**REQUESTS**
1. Answer these questions from the free speech excerpt, one answer per line, marked (a), (b), (c) to match:
(a) Since what decade have the politics of freedom of speech shifted?
(b) What does Lukianoff say minority viewpoints always need?
(c) What kind of behavior does Lukianoff say people have been taught to model in intellectual conversations?
2. List every recent technological change that the free speech excerpt names as having revolutionized communications.

======== TEXT EXCERPT

Since the 1980s, the politics of freedom of speech have curiously shifted, with free speech transitioning from the “defining idea of being a liberal,” to a value held dear by American conservatives. In Lukianoff’s view, this transition is due in part to the growing dominance of the political left on American college campuses, particularly in faculty departments. As conservatives have increasingly become the minority among student bodies and university faculty, they have begun to see the value in the protection of free speech. In a democratic society, Lukianoff remarked,

“Minority viewpoints always need freedom of speech.”

Recent technological changes, such as the Internet, social media, and cable news have revolutionized communications by giving people the ability to interact with billions of others across the globe.

“We’re in a very weird period of human history,”

Lukianoff stated. As with previous revolutions in communication, these new technologies have led to unrest. Lukianoff mentioned that cable news, social media, and other means through which we consume information have taught people to model “atrocious behavior” in intellectual conversations.

================
======== RECORD EXTRACTS

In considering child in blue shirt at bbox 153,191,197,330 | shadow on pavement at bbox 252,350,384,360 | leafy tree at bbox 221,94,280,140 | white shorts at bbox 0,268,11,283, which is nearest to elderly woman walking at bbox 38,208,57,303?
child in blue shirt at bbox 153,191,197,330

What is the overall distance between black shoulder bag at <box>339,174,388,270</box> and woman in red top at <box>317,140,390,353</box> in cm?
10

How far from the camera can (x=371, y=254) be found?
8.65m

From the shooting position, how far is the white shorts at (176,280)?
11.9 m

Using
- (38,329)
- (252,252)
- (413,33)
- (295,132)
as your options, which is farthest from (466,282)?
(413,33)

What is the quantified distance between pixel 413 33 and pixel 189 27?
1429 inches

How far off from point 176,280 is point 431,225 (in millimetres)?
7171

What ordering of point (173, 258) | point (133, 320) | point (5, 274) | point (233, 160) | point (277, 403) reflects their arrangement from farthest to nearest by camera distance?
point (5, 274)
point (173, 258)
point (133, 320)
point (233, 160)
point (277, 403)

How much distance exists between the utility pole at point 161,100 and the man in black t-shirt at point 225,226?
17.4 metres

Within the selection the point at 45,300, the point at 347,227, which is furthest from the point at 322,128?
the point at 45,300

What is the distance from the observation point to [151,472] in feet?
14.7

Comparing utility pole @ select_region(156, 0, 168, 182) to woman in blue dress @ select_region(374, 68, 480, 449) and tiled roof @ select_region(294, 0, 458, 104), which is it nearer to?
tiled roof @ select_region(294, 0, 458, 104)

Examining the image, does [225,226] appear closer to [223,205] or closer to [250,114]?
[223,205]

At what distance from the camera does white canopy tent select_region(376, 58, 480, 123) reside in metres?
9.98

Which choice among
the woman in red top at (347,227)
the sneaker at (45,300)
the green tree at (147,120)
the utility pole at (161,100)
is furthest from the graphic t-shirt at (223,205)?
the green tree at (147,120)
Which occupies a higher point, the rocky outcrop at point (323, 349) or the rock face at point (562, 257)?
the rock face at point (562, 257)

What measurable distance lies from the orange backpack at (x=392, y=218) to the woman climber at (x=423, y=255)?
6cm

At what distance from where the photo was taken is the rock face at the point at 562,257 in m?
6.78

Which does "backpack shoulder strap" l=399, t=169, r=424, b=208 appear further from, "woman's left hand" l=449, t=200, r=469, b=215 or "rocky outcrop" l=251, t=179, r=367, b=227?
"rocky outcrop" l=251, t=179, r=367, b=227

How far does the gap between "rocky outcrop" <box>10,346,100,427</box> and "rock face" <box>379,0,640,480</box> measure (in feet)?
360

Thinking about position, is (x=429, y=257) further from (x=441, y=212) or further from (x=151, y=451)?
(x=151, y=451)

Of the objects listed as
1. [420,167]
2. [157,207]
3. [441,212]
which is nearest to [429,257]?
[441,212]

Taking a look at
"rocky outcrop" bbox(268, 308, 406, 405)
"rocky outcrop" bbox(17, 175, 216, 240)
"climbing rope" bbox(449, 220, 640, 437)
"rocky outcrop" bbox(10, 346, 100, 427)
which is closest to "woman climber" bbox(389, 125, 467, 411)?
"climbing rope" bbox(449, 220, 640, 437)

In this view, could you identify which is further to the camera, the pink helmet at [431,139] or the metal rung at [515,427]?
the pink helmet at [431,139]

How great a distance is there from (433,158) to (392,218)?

================

**IN RESPONSE**
1.
(a) The 1980s
(b) Freedom of speech
(c) Atrocious behavior

2.
The Internet
Social media
Cable news